Repeat the records exactly as given. Do not include the pictures.

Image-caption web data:
★ ★ ★ ★ ★

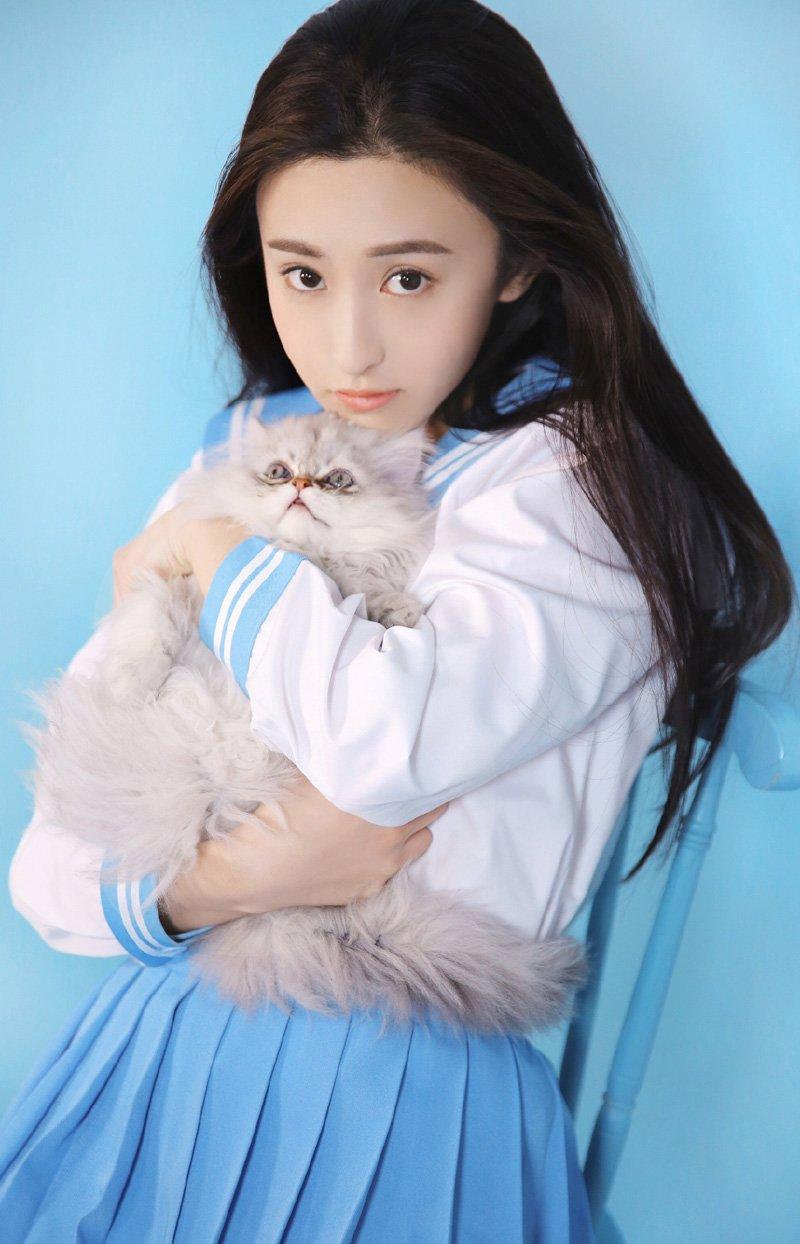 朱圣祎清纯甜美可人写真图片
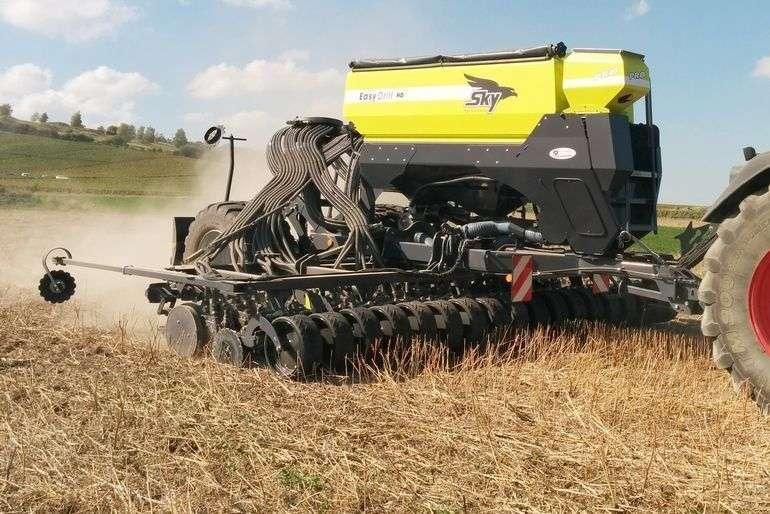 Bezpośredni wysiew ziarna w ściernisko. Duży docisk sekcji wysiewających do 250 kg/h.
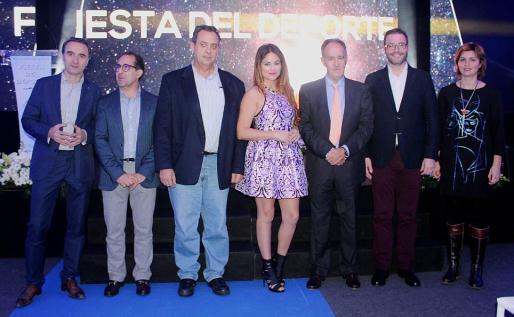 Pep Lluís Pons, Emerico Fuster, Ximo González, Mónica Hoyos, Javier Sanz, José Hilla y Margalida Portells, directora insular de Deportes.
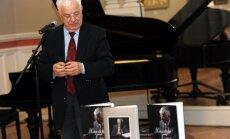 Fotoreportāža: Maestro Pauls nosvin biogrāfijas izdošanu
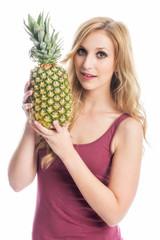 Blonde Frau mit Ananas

★ ★ ★ ★ ★

**Task result**.
 朱圣祎清纯甜美可人写真图片
 Bezpośredni wysiew ziarna w ściernisko. Duży docisk sekcji wysiewających do 250 kg/h.
 Pep Lluís Pons, Emerico Fuster, Ximo González, Mónica Hoyos, Javier Sanz, José Hilla y Margalida Portells, directora insular de Deportes.
 Fotoreportāža: Maestro Pauls nosvin biogrāfijas izdošanu
 Blonde Frau mit Ananas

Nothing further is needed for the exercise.